In the French cohort, baseline cardiac output (CO) (R(2)=0.19, p=0.001) and New York Heart Association class (R(2)=0.10, p<0.001) were significantly and independently correlated with baseline 6MWD in multivariate analysis. A significant, independent, but weaker, correlation with CO was also found in the Food and Drug Administration sample (R(2)=0.04, p<0.001). During follow-up, there was no association between the changes in 6MWD and haemodynamic parameters in patients under PAH-specific treatments.

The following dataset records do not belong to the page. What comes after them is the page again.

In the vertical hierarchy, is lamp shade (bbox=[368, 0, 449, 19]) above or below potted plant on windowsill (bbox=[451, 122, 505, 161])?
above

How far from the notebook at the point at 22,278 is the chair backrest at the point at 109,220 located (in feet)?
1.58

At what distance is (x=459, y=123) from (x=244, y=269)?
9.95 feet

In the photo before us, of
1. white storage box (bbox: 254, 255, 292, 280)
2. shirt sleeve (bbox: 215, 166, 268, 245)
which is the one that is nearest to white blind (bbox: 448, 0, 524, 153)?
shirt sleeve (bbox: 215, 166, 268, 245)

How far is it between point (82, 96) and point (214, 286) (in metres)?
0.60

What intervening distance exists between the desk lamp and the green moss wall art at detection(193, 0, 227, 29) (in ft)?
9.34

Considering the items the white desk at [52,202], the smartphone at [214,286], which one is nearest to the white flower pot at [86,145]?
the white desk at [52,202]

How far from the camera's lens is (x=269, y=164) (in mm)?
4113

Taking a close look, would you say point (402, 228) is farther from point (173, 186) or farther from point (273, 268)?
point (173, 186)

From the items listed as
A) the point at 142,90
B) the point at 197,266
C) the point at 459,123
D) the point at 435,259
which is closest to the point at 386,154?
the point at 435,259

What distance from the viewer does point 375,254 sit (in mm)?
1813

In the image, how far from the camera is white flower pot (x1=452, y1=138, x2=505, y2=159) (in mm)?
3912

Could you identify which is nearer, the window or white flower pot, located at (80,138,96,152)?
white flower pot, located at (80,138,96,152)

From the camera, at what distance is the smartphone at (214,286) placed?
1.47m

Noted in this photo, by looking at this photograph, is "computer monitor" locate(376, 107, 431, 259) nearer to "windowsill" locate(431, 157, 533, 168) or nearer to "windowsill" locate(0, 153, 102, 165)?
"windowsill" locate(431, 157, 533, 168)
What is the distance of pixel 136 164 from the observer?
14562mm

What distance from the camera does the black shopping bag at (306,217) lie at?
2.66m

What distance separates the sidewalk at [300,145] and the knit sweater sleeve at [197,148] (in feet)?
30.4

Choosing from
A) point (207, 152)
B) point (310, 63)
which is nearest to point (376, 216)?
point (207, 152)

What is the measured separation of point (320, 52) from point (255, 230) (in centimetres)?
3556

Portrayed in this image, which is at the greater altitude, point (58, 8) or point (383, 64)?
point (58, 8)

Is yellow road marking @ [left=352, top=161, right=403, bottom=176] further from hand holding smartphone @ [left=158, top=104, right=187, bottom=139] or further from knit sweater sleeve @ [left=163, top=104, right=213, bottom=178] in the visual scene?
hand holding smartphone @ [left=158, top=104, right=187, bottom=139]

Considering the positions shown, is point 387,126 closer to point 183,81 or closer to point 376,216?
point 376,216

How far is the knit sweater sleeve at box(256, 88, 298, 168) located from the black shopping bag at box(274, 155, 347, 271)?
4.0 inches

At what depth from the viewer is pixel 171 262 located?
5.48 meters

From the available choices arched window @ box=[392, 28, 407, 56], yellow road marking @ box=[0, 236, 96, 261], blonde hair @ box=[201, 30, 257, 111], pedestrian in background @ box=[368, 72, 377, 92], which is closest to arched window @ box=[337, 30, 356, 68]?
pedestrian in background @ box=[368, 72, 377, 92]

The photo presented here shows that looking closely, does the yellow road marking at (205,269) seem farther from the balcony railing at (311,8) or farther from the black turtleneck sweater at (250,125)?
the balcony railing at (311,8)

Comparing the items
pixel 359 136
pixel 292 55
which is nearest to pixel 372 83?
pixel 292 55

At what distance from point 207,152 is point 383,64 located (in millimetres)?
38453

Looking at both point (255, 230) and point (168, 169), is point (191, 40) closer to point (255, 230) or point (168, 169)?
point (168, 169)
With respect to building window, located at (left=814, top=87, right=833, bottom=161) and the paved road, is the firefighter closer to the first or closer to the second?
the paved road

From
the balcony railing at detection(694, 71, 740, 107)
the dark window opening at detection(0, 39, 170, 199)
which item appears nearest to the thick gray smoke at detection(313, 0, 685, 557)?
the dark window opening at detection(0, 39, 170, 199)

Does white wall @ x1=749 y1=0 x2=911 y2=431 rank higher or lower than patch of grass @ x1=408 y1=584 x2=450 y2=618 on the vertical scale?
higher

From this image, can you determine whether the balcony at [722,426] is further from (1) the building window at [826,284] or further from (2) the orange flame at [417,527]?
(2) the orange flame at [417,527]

In SSc-PAH, CO independently correlates with 6MWD at baseline, but accounts for a small amount of the variance of 6MWD in both study samples. This suggests that other non-haemodynamic factors could have an impact on the walk distance. Moreover, variations of 6MWD do not reflect changes in haemodynamics among treated patients. Our results suggest that 6MWD is not an accurate surrogate marker for haemodynamic severity, nor an appropriate outcome measure to assess changes in haemodynamics during follow-up in treated SSc-PAH.
尽管 6 分钟步行距离(6MWD)的应用非常广泛,但尚无研究评估其作为血流动力学替代标志物以及预测与系统性硬化症相关的孤立性肺动脉高压(SSc-PAH)的预后的有效性。我们设计了这项工作来解决这个问题。
从两个来源前瞻性纳入未经治疗的 SSc-PAH 患者:法国肺动脉高压网络(一项前瞻性流行病学队列研究)(n=83)和提交药物批准(美国食品和药物管理局)的随机临床试验(n=332)。在这两个群体中,研究了基线时 6MWD 的绝对值与血流动力学之间的相关性,以及随访期间 6MWD 的变化与血流动力学之间的相关性。
在法国队列中,多变量分析显示,基线时心输出量(CO)(R2=0.19,p=0.001)和纽约心脏协会(NYHA)分级(R2=0.10,p<0.001)与基线 6MWD 显著且独立相关。在 FDA 样本中也发现了与 CO 显著但较弱的独立相关性(R2=0.04,p<0.001)。在接受肺动脉高压特异性治疗的患者中,随访期间 6MWD 的变化与血流动力学参数之间没有关联。
在 SSc-PAH 中,CO 与基线时的 6MWD 独立相关,但在两个研究样本中,6MWD 的变异性仅占很小一部分。这表明其他非血流动力学因素可能会对步行距离产生影响。此外,6MWD 的变化并不能反映治疗患者的血流动力学变化。我们的研究结果表明,6MWD 不是血流动力学严重程度的准确替代标志物,也不是评估治疗后 SSc-PAH 随访期间血流动力学变化的合适指标。